#### EXERCISE TASK
Write out the span of entries that opens with the line containing "Time of clock at [377,99,442,161]: 11:58" and closes with the line containing "Time of clock at [100,103,137,138]: 11:18", both lines included. Omit the pictures from your copy.

#### RECORDED DATA
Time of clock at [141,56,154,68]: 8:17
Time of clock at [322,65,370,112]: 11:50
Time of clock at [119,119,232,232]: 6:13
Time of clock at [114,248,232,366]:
--
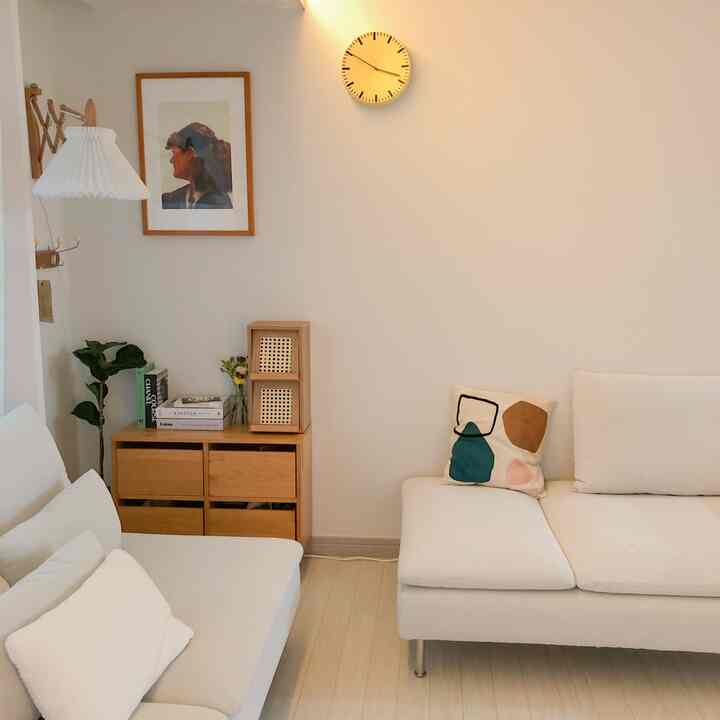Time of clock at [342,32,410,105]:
==
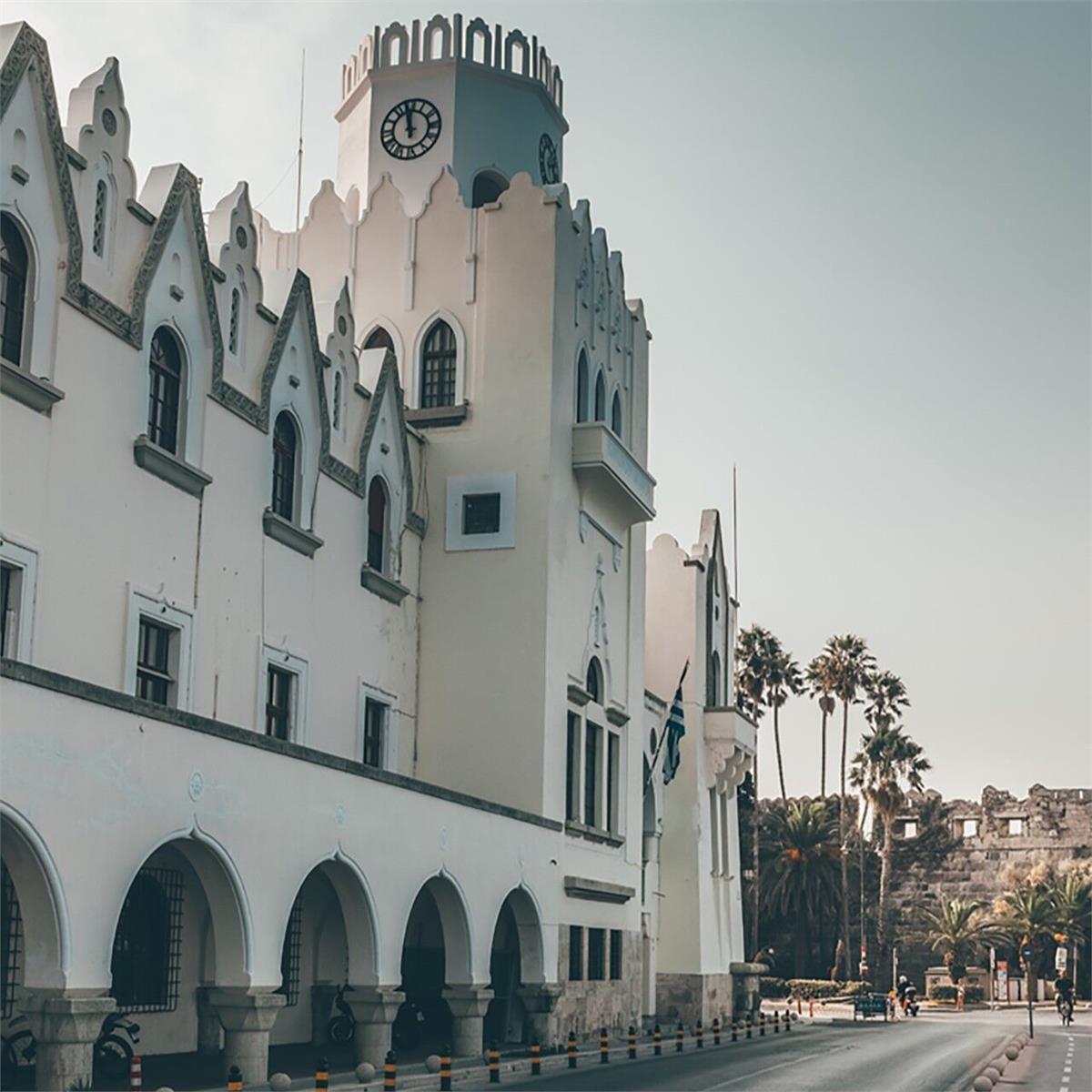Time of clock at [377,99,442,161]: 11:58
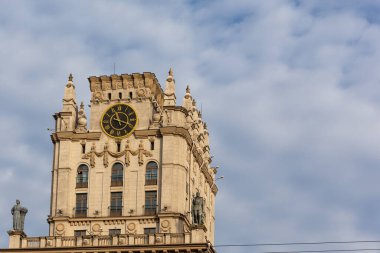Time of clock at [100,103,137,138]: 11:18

#### SOLUTION TO THIS TASK
Time of clock at [377,99,442,161]: 11:58
Time of clock at [100,103,137,138]: 11:18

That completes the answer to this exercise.